*** Block opens ***

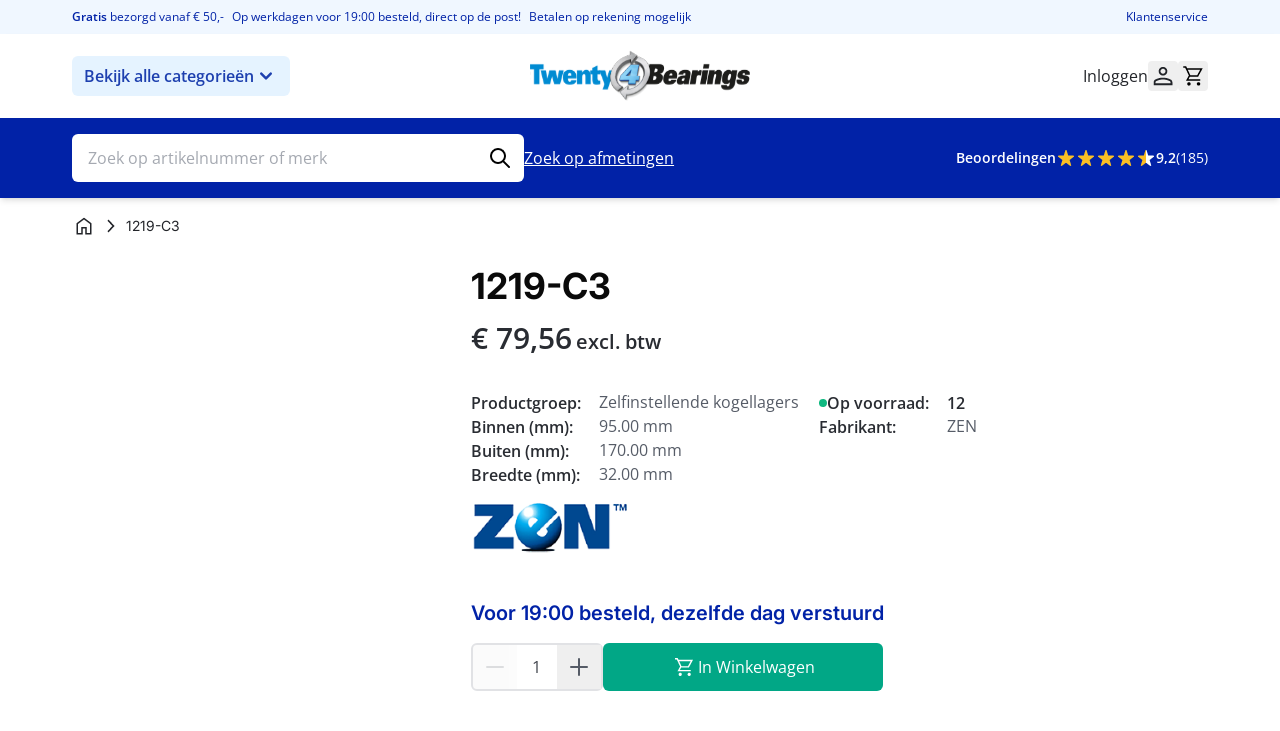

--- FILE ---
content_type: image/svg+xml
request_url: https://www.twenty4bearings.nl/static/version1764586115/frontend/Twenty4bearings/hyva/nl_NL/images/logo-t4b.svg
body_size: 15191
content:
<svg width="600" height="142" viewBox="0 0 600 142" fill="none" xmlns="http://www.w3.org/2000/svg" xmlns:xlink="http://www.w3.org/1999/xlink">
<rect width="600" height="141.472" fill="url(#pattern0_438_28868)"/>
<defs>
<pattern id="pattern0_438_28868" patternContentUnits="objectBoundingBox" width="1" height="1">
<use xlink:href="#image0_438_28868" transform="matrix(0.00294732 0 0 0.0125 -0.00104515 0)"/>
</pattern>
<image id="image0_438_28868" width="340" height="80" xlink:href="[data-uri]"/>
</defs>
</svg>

*** Block closes ***

**Prompt:** Filter the listing by the string "fill"; copy each matching line.

**Solution:**
<svg width="600" height="142" viewBox="0 0 600 142" fill="none" xmlns="http://www.w3.org/2000/svg" xmlns:xlink="http://www.w3.org/1999/xlink">
<rect width="600" height="141.472" fill="url(#pattern0_438_28868)"/>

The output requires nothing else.